— START Given entries —
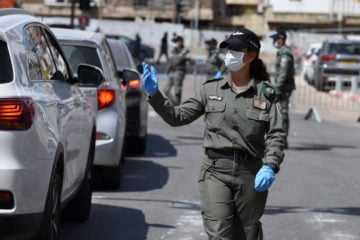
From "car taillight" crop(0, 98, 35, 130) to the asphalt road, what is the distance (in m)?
2.56

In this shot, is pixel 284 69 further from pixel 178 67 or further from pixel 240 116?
pixel 240 116

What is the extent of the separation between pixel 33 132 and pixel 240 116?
126cm

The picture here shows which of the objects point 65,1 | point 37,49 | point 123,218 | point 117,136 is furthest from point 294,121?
point 65,1

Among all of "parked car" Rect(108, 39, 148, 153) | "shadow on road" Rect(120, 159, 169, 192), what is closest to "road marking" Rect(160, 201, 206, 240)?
"shadow on road" Rect(120, 159, 169, 192)

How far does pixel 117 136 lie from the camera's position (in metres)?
11.3

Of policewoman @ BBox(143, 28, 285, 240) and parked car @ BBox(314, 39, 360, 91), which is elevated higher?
policewoman @ BBox(143, 28, 285, 240)

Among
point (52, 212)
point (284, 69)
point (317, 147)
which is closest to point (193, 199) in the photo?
point (52, 212)

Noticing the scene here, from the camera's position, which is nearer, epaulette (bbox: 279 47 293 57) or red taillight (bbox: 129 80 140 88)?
red taillight (bbox: 129 80 140 88)

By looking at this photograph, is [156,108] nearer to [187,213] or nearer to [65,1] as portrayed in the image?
[187,213]

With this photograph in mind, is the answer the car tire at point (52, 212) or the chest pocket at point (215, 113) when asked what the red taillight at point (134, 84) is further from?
the chest pocket at point (215, 113)

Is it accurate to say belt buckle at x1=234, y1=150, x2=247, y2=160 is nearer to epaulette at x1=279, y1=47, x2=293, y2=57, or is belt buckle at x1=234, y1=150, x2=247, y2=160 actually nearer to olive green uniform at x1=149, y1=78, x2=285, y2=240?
olive green uniform at x1=149, y1=78, x2=285, y2=240

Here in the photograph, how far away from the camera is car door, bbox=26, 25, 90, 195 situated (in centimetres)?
707

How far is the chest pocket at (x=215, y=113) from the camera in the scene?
643cm

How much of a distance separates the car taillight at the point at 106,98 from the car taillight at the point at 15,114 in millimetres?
4990
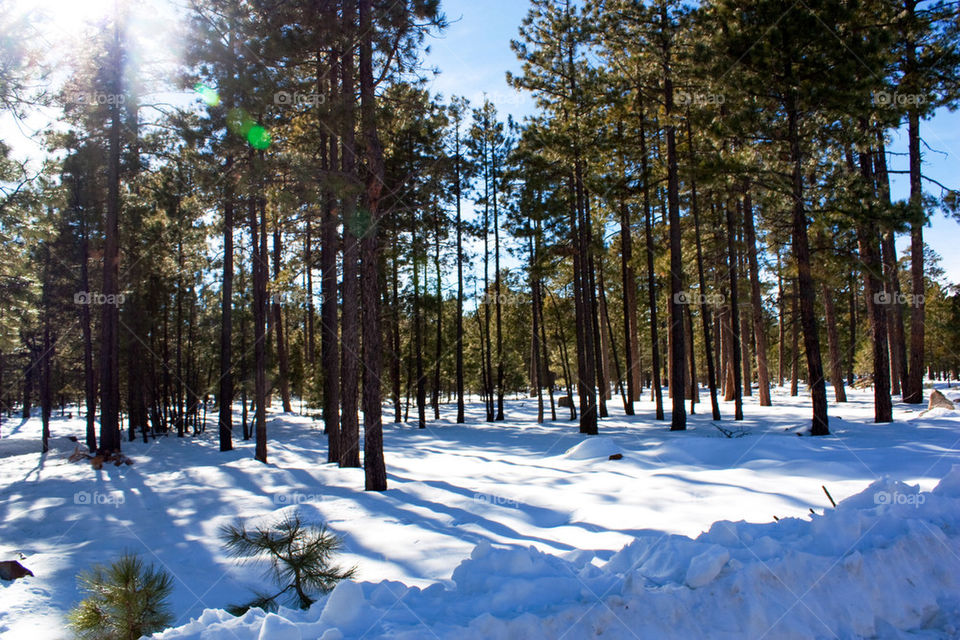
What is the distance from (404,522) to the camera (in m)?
7.27

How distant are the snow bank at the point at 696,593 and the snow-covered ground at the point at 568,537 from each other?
0.01 meters

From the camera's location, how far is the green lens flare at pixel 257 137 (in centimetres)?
1312

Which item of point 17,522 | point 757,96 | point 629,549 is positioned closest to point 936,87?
point 757,96

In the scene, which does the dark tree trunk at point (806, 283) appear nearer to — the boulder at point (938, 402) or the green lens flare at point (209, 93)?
the boulder at point (938, 402)

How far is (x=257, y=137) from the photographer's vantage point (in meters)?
13.2

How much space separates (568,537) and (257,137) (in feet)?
38.9

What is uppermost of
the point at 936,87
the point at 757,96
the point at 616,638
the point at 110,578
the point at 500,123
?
the point at 500,123

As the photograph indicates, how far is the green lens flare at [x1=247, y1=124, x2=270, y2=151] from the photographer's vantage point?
43.0ft

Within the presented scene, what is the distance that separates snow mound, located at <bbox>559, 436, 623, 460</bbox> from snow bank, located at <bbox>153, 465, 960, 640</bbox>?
8.14 meters

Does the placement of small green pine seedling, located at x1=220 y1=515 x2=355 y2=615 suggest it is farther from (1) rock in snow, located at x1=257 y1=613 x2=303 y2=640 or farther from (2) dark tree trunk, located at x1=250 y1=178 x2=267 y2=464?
(2) dark tree trunk, located at x1=250 y1=178 x2=267 y2=464

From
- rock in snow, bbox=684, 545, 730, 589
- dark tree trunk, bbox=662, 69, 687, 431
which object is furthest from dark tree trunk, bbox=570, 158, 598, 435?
rock in snow, bbox=684, 545, 730, 589

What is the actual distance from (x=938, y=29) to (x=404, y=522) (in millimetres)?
19671

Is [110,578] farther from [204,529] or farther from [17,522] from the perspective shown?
[17,522]

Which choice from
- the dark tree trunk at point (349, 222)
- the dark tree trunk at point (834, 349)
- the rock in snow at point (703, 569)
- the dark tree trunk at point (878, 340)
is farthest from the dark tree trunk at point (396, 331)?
the rock in snow at point (703, 569)
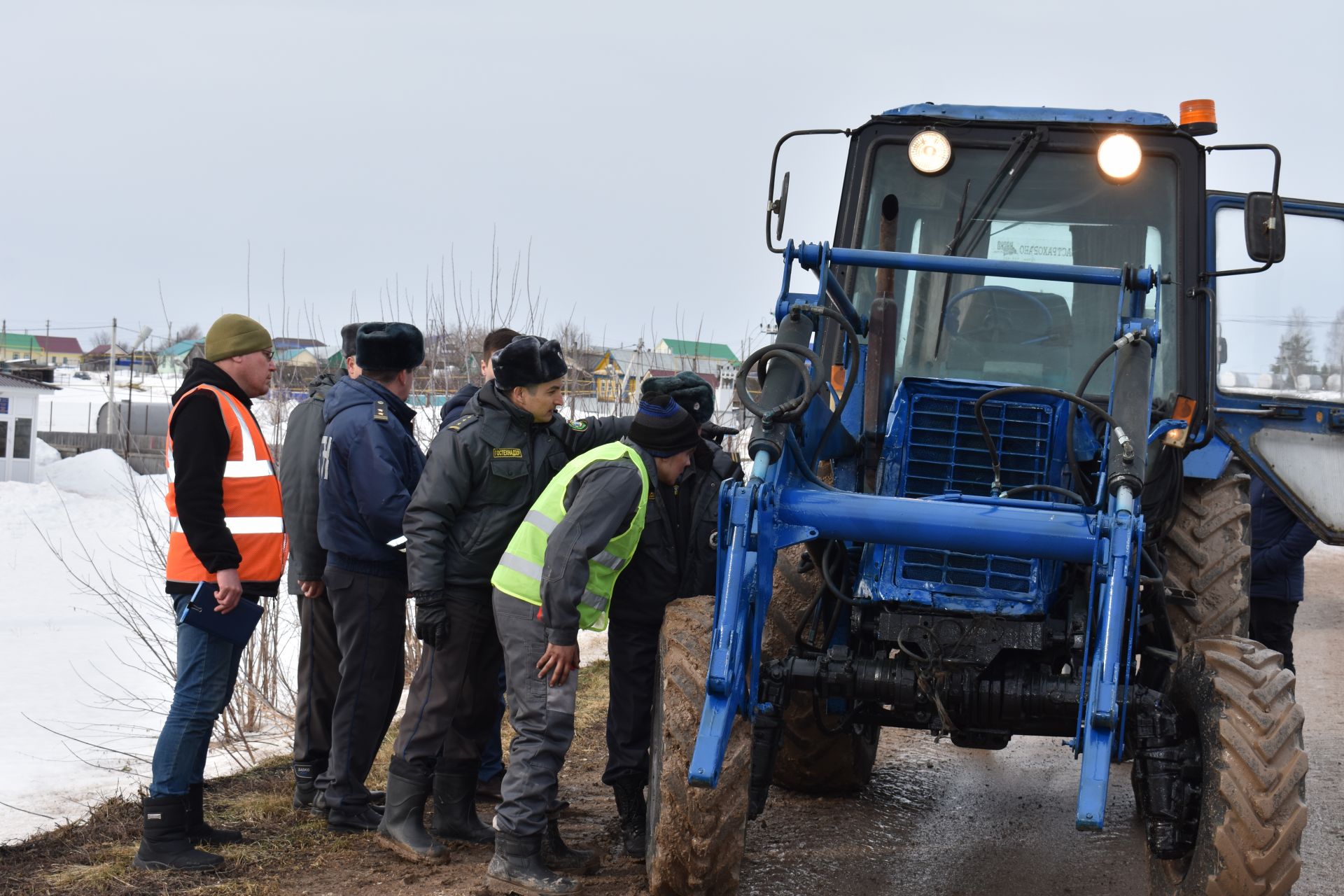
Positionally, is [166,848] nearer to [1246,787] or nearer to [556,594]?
[556,594]

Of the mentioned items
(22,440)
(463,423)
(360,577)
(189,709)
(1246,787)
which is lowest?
(22,440)

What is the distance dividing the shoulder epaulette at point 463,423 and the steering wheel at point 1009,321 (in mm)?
1855

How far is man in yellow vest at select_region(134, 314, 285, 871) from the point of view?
432 centimetres

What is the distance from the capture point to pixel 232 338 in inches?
185

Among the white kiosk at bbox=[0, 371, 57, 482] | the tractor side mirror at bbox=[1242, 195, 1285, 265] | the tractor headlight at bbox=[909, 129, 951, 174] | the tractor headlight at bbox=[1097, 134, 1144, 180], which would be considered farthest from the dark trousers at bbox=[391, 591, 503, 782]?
the white kiosk at bbox=[0, 371, 57, 482]

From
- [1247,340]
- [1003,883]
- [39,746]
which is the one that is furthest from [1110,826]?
[39,746]

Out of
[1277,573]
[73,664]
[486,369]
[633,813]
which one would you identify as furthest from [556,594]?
[73,664]

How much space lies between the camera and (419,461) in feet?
16.7

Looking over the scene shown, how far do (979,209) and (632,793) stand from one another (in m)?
2.59

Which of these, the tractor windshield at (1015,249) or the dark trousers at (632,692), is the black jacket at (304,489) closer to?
the dark trousers at (632,692)

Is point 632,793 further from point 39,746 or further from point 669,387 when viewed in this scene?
point 39,746

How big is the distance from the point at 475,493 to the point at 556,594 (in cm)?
70

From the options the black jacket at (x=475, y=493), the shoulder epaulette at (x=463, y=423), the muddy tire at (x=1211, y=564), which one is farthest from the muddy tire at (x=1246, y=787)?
the shoulder epaulette at (x=463, y=423)

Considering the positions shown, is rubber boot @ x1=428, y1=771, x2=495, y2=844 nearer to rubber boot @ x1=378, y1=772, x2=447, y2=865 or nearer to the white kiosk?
rubber boot @ x1=378, y1=772, x2=447, y2=865
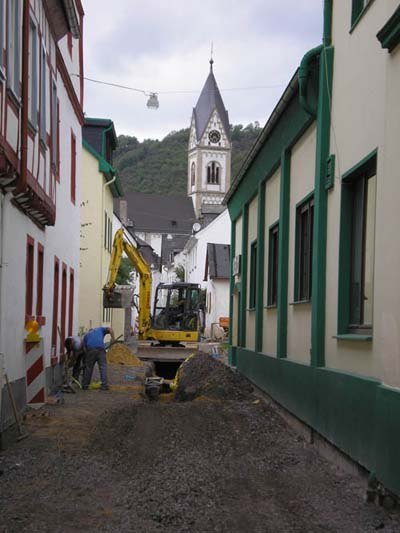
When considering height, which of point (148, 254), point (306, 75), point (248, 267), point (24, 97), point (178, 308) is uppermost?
point (148, 254)

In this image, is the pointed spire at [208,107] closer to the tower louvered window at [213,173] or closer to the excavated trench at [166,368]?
the tower louvered window at [213,173]

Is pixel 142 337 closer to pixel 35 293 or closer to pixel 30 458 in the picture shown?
pixel 35 293

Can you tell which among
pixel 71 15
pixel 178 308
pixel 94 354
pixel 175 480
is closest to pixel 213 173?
pixel 178 308

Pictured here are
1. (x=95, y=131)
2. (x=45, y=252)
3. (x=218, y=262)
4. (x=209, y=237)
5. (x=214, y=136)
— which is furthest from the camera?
(x=214, y=136)

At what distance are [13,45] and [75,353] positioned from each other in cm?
Answer: 916

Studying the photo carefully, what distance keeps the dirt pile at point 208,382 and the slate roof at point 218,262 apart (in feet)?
112

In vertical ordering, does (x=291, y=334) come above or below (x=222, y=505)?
above

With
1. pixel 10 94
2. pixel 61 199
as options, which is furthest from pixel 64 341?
pixel 10 94

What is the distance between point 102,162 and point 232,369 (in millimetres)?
A: 12953

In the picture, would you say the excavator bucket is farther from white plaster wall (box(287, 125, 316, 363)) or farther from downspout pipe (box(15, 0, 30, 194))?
downspout pipe (box(15, 0, 30, 194))

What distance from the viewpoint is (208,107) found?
116000 millimetres

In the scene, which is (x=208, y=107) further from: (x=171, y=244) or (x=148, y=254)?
(x=148, y=254)

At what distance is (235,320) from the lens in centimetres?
2128

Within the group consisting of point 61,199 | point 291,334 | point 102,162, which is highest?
point 102,162
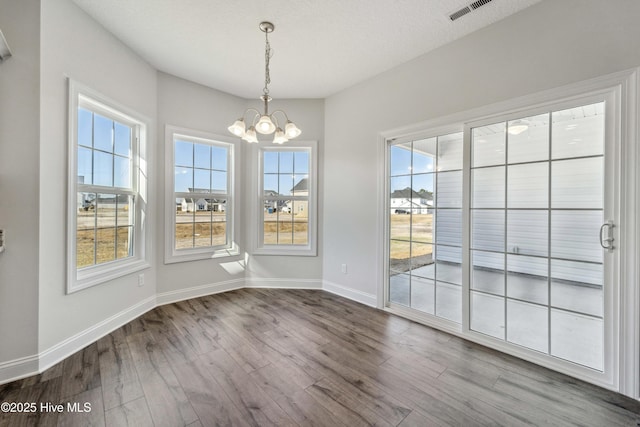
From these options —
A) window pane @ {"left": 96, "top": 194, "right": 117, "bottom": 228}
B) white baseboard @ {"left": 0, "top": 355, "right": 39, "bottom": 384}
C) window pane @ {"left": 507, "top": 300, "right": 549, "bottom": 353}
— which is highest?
window pane @ {"left": 96, "top": 194, "right": 117, "bottom": 228}

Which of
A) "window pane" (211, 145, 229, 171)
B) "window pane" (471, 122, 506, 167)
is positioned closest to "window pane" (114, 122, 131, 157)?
"window pane" (211, 145, 229, 171)

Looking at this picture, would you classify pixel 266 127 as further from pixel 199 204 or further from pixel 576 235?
pixel 576 235

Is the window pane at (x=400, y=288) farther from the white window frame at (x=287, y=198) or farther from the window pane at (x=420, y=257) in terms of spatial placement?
the white window frame at (x=287, y=198)

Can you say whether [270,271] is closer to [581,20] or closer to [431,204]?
[431,204]

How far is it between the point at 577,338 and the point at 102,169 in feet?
14.9

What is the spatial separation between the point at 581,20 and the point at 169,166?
14.0ft

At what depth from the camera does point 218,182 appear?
3834 mm

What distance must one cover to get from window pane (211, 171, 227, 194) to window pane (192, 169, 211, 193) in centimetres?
6

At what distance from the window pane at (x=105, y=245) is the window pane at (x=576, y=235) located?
166 inches

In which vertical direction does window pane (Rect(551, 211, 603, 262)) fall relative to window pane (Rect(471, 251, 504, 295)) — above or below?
above

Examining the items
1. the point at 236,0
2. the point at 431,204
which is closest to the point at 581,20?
the point at 431,204

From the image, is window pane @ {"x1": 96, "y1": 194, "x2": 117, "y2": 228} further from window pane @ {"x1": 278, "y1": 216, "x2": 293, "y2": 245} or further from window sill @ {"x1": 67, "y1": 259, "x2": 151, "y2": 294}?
window pane @ {"x1": 278, "y1": 216, "x2": 293, "y2": 245}

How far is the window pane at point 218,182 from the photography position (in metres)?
3.79

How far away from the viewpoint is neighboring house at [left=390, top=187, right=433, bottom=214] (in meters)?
2.89
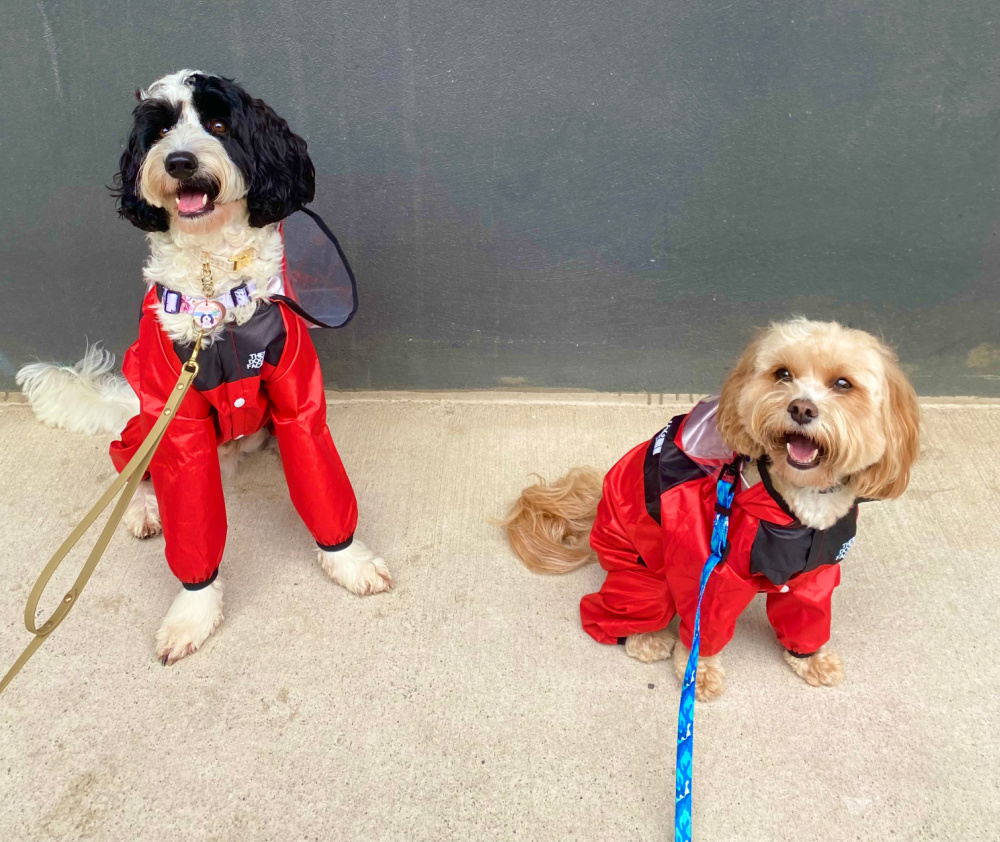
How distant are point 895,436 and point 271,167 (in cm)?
148

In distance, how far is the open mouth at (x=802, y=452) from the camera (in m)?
1.55

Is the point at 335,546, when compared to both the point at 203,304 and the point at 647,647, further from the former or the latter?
the point at 647,647

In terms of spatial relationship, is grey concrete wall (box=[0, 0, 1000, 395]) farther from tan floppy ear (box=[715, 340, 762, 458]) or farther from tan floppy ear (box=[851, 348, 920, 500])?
tan floppy ear (box=[851, 348, 920, 500])

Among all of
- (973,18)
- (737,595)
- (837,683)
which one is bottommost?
(837,683)

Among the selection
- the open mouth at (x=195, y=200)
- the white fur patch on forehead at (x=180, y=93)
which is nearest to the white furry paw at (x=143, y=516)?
the open mouth at (x=195, y=200)

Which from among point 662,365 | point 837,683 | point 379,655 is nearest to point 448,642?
point 379,655

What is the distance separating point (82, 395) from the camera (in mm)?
2951

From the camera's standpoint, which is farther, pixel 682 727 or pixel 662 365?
pixel 662 365

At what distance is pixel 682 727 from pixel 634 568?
0.47 meters

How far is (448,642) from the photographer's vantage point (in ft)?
6.92

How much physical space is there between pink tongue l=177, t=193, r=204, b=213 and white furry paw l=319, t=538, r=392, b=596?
1.02m

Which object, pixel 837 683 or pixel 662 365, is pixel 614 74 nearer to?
pixel 662 365

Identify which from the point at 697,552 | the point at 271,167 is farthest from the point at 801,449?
the point at 271,167

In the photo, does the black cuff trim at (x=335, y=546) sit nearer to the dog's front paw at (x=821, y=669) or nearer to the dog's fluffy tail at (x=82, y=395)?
the dog's fluffy tail at (x=82, y=395)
— END Given entries —
## Aim of the task:
Retype only the lines running from the line with "What is the distance separating" to the end of the listing, including both of those lines.

## Solved problem:
What is the distance separating point (82, 395) from the camera (in mm)?
2951

From the camera's standpoint, which is farther, pixel 682 727 or pixel 662 365?
pixel 662 365

At what distance is pixel 682 727 from pixel 634 568?
0.47 meters

How far is (448,642) from the photographer's vantage point (in ft)?
6.92

How much physical space is there between pink tongue l=177, t=193, r=204, b=213 and white furry paw l=319, t=538, r=392, b=596?
1.02m

Which object, pixel 837 683 or pixel 662 365, is pixel 614 74 nearer to?
pixel 662 365

Identify which from the point at 697,552 | the point at 271,167 is farthest from the point at 801,449?
the point at 271,167

In the photo, does the black cuff trim at (x=335, y=546) sit nearer to the dog's front paw at (x=821, y=669) or nearer to the dog's fluffy tail at (x=82, y=395)?
the dog's fluffy tail at (x=82, y=395)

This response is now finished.